-- Instructions for the task --
From the data below, pick out each line containing the string "button" and copy those lines out in full.

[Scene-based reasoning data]
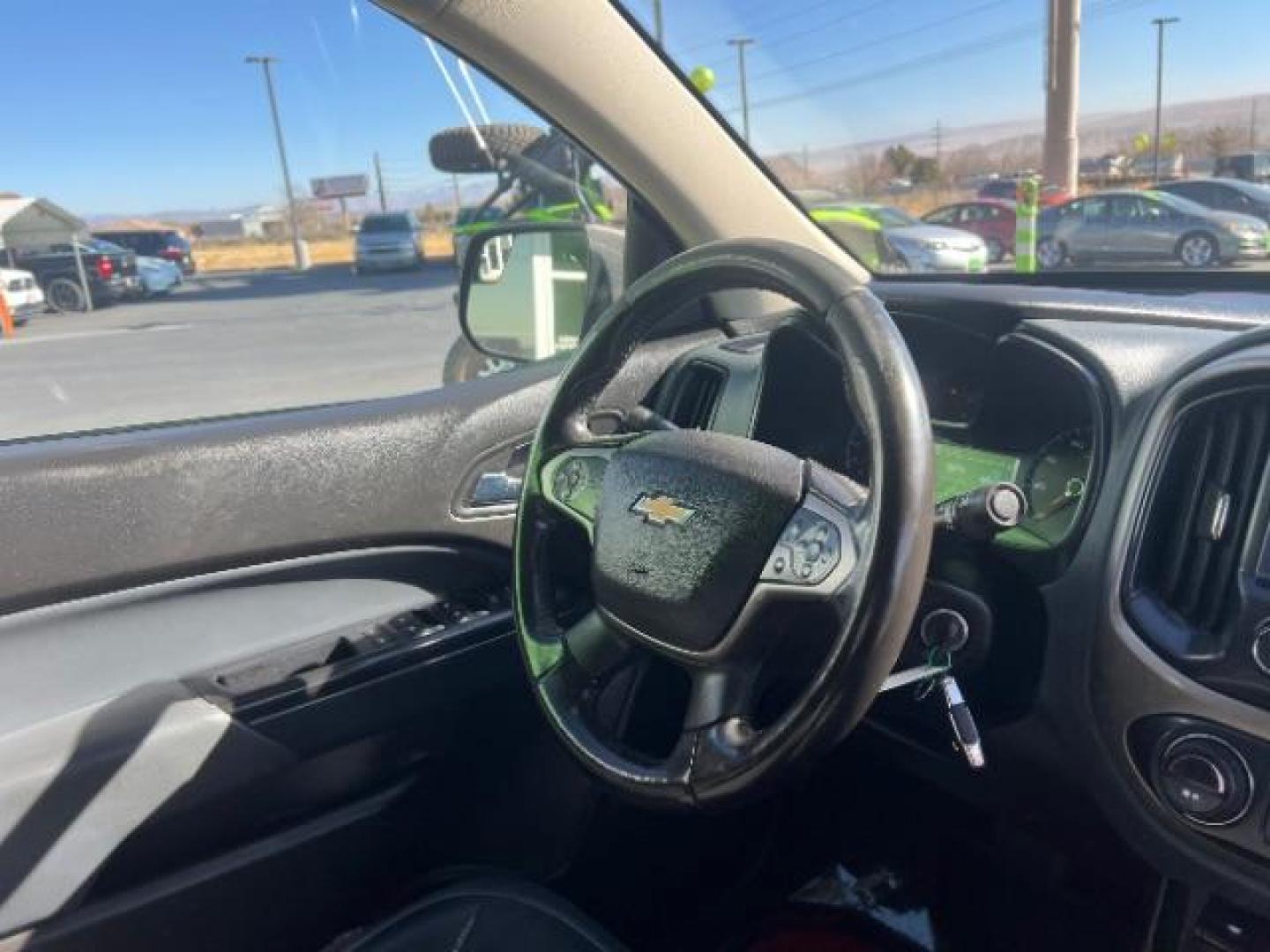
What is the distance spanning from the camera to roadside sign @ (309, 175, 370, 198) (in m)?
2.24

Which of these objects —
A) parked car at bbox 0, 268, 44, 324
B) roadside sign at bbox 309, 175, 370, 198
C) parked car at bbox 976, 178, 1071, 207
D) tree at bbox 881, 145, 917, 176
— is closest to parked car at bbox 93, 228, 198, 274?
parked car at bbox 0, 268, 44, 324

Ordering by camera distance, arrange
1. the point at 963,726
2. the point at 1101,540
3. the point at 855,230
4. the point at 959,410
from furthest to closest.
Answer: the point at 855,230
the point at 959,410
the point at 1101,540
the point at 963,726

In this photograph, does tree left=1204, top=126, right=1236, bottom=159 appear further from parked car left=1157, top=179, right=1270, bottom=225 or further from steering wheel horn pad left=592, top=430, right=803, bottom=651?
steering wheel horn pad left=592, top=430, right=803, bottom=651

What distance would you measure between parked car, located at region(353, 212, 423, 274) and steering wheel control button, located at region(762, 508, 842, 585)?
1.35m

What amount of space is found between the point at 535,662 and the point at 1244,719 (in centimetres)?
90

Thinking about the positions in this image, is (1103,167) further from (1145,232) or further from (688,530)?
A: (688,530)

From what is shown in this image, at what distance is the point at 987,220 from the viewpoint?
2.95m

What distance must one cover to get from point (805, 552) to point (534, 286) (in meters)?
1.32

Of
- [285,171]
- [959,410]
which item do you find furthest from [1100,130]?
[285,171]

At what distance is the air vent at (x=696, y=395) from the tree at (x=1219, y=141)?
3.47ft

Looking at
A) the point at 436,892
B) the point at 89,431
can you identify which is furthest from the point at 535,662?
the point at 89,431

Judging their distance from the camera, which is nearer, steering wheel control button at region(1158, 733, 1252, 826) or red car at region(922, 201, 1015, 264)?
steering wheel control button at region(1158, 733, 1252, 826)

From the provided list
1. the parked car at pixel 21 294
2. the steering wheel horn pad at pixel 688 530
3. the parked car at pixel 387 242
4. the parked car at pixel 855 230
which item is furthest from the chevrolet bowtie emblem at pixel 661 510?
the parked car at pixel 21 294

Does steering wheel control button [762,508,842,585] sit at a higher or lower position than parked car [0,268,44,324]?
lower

-- Written response --
What distance would you measure between parked car, located at region(353, 212, 423, 274) and steering wheel control button, located at region(762, 508, 842, 585)?
Judging their distance from the camera, which is nearer, steering wheel control button at region(1158, 733, 1252, 826) or red car at region(922, 201, 1015, 264)?
steering wheel control button at region(1158, 733, 1252, 826)
Does steering wheel control button [762,508,842,585] sit at a higher or lower position than parked car [0,268,44,324]?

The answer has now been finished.